Dia menekankan, DPR bertanggung jawab memastikan kebijakan impor BBM tidak menguntungkan satu pihak saja. Energi adalah kebutuhan vital yang berpengaruh pada kepentingan masyarakat luas.
“Jika distribusi terlalu terkunci, dampaknya langsung dirasakan konsumen. Jadi masukan dari pelaku usaha muda sangat dibutuhkan,” tuturnya.
Transparansi dan Keterlibatan Swasta Ditekankan Anggota DPR
Anggota Komisi XII DPR dari Fraksi PDI Perjuangan, Yulian Gunhar, menggarisbawahi pentingnya transparansi dalam kebijakan impor BBM. Ia menyatakan HIPMI bisa menjelaskan kondisi lapangan terkait akses dan peluang usaha di sektor tersebut.
“Kami ingin tahu sejauh mana pengusaha muda terlibat dan tantangan yang mereka hadapi. Jangan sampai kebijakan impor menutup peluang usaha,” kata Gunhar.
Menurut dia, keterlibatan swasta merupakan kunci menjaga ketersediaan energi berkualitas bagi masyarakat. DPR ingin memastikan semua pihak mendapat kesempatan adil.
“Jika hanya satu pemain besar, ekosistem energi kita bisa kurang sehat. Itu sebabnya suara HIPMI harus didengar,” pungkasnya.
Perspektif Baru dari Asosiasi Pengusaha Muda
Anggota Komisi XII DPR dari Fraksi PAN, Aqib Andriansyah, menyebut pemanggilan HIPMI sebagai langkah penting untuk memperkaya diskusi kebijakan energi. Pandangan pengusaha muda diharapkan memberi perspektif baru di luar BUMN maupun pemerintah.

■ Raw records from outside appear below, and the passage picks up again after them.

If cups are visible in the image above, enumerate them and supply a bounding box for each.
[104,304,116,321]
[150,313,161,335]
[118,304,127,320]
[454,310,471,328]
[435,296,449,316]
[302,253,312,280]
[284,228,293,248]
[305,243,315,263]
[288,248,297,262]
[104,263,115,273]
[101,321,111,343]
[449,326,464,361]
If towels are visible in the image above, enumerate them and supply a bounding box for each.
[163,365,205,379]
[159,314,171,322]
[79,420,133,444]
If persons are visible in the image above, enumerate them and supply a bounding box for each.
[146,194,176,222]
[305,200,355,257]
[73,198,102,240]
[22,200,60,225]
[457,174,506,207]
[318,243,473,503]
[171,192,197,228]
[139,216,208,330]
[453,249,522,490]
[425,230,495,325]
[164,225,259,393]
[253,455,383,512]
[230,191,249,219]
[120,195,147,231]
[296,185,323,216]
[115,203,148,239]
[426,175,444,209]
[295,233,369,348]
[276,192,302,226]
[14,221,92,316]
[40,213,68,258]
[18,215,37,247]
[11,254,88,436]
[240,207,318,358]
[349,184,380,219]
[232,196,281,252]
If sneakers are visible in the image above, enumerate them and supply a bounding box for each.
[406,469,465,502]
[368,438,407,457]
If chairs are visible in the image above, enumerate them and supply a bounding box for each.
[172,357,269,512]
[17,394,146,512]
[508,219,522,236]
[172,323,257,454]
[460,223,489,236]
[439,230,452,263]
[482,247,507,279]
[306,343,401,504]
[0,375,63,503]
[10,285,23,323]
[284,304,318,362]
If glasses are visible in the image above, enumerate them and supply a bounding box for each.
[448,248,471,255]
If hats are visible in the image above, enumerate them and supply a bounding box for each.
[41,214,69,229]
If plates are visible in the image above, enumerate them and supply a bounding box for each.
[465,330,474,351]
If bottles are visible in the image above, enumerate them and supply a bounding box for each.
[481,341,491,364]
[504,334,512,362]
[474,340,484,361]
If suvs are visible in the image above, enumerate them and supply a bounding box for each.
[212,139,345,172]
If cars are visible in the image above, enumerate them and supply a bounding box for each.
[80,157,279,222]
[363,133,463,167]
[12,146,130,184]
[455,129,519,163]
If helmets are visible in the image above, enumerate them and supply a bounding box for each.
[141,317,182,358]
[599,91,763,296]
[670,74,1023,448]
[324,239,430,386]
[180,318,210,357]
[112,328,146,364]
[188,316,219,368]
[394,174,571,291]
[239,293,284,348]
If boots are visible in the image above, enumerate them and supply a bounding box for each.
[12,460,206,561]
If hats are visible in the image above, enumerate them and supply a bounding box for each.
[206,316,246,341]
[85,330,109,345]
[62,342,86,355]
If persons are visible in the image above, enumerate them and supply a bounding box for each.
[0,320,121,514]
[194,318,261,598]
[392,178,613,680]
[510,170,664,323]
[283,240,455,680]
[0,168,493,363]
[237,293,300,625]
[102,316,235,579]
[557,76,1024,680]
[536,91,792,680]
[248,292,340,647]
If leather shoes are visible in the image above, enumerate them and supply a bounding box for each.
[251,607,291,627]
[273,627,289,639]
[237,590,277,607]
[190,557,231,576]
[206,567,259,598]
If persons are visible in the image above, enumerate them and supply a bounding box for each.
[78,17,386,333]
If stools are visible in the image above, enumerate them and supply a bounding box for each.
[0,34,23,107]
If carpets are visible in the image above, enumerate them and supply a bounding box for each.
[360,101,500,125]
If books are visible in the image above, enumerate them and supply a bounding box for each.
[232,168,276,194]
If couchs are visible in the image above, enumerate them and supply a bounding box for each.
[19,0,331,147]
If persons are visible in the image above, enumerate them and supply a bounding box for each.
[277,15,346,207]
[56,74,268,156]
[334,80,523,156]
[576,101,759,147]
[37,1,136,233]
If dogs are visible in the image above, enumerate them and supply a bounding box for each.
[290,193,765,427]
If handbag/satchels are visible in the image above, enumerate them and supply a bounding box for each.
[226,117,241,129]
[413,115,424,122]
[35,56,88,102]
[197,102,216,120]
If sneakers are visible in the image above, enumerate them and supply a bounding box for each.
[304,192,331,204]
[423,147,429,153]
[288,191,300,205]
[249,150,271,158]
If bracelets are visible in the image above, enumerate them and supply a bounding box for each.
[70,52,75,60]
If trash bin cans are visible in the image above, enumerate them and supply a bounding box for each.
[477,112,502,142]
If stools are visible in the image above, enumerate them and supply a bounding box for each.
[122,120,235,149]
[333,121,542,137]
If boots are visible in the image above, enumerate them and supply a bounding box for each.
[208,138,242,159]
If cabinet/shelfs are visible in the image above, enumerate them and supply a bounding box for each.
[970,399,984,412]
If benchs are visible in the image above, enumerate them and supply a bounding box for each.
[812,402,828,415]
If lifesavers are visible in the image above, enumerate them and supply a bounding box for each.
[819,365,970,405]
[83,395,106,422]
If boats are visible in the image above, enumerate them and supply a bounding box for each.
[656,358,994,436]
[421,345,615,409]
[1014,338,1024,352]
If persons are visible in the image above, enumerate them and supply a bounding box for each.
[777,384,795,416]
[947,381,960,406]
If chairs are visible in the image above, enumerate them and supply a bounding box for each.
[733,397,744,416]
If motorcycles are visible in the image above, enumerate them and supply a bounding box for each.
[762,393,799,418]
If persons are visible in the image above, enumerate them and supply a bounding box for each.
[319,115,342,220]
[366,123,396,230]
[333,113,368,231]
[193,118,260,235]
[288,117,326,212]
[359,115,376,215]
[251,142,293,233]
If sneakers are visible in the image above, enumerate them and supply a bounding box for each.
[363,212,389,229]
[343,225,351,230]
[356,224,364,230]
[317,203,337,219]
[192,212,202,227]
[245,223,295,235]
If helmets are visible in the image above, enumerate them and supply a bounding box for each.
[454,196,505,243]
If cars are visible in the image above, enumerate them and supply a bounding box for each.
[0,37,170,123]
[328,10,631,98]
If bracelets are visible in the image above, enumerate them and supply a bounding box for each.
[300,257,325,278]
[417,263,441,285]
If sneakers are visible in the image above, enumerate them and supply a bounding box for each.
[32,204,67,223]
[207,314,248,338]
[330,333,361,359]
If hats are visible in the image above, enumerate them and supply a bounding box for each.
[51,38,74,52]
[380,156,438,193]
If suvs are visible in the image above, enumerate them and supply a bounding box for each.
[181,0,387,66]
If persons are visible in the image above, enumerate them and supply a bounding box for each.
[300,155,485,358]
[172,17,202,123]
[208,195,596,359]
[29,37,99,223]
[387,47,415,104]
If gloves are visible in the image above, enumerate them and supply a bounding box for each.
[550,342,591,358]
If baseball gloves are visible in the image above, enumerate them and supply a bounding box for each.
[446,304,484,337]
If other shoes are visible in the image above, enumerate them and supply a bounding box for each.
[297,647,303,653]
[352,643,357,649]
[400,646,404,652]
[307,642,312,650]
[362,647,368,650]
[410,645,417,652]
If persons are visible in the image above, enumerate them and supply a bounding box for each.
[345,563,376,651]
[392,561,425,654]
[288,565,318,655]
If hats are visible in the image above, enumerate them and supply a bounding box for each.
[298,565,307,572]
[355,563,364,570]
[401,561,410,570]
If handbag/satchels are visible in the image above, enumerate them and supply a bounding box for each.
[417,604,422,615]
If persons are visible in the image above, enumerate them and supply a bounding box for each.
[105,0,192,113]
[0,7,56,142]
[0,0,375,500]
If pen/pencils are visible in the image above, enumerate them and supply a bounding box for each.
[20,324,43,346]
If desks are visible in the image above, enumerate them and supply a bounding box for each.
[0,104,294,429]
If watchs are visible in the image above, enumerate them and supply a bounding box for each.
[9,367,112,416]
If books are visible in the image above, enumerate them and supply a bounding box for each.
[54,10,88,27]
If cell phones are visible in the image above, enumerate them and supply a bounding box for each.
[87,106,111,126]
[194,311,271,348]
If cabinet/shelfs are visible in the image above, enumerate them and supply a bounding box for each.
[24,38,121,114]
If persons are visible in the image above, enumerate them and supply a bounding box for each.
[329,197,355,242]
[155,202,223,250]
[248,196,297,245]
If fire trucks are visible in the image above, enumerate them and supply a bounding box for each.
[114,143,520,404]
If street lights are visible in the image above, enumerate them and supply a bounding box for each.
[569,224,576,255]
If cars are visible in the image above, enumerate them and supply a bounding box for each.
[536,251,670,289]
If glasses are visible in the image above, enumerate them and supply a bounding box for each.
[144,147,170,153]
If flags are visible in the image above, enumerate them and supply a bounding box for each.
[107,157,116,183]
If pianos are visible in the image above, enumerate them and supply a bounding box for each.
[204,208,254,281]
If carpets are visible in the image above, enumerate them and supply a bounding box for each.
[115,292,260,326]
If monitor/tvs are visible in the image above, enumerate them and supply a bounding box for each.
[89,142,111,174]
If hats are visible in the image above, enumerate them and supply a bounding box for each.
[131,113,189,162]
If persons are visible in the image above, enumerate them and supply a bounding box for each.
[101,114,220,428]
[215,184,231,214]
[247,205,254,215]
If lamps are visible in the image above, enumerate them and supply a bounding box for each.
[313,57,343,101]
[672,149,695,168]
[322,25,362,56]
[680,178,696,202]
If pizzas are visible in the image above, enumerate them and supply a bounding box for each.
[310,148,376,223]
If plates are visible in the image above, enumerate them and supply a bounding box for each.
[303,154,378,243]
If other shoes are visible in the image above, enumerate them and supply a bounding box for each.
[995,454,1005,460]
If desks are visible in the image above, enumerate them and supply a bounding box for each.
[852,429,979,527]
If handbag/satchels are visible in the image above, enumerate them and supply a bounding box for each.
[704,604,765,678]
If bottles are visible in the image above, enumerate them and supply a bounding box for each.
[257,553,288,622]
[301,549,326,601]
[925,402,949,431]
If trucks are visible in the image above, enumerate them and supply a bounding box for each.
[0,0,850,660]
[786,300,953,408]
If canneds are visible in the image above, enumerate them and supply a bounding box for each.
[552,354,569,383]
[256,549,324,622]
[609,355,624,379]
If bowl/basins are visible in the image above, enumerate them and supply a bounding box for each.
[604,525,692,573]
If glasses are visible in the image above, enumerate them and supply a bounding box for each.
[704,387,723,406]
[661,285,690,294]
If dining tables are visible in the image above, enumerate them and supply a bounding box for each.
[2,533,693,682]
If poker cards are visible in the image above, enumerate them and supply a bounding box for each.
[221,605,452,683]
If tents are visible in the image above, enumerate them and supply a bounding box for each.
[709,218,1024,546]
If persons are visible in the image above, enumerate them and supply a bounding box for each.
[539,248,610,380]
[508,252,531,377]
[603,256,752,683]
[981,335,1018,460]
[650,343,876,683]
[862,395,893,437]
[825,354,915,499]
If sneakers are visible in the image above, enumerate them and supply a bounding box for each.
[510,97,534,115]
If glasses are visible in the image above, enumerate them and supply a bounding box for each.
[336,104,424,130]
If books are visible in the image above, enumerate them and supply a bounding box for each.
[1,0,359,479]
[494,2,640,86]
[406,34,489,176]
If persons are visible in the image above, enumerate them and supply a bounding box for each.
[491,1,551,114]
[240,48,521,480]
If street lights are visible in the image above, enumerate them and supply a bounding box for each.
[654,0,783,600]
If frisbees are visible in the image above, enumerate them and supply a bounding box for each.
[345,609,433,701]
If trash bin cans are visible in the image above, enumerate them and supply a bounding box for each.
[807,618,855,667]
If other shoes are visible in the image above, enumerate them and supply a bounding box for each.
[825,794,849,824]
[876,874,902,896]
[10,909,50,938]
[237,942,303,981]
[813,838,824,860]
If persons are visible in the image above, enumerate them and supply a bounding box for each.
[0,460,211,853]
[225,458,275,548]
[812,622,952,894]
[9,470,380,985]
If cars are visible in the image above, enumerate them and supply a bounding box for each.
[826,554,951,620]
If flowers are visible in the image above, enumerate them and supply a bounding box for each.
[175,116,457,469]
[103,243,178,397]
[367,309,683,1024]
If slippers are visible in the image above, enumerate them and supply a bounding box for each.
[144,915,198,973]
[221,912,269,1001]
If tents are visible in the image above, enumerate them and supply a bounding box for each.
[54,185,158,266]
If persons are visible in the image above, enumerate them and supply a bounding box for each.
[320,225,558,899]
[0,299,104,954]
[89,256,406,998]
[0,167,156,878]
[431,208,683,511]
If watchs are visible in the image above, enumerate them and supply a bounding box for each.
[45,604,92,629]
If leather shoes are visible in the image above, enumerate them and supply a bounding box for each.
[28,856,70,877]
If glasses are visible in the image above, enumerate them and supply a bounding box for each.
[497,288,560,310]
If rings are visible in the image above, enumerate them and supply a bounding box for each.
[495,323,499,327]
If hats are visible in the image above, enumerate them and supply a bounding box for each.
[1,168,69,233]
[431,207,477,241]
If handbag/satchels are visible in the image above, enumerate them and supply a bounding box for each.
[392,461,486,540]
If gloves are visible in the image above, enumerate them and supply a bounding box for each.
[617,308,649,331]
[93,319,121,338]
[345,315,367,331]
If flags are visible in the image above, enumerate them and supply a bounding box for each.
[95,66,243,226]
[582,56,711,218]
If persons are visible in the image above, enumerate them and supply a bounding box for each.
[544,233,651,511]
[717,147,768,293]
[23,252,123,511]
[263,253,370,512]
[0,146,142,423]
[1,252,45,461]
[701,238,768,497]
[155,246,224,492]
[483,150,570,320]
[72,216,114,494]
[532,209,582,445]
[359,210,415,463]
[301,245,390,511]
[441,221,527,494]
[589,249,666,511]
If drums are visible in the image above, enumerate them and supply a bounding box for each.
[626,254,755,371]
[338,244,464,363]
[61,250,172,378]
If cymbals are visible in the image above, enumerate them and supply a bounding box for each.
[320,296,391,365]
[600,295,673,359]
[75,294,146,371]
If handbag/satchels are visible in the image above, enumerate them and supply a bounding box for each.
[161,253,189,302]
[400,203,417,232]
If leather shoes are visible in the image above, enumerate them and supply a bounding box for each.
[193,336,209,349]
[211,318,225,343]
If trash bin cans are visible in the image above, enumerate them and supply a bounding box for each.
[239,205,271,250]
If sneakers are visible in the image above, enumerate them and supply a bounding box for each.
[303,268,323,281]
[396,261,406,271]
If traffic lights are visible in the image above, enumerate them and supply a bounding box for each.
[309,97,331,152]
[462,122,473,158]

“Kami ingin semua masukan ditampung, termasuk dari asosiasi pengusaha. Jika impor BBM hanya mengandalkan Pertamina, konsumen dan swasta bisa dirugikan. Jadi HIPMI perlu bicara agar ada kejelasan,” ujar Aqib.
Dia menegaskan DPR tidak ingin kebijakan energi hanya dinilai dari aspek efisiensi semata, melainkan juga mempertimbangkan keadilan bagi konsumen dan dunia usaha.
“Konsumen butuh BBM berkualitas dengan harga bersaing, sementara dunia usaha perlu ruang tumbuh. Keseimbangan ini yang kami dorong dalam pembahasan Komisi XII,” ujarnya.
Komisi XII DPR menargetkan pertemuan dengan HIPMI berlangsung segera setelah masa sidang baru dibuka. Legislator berharap masukan dari organisasi pengusaha muda ini menjadi bahan evaluasi penting atas kebijakan impor BBM yang sedang berjalan.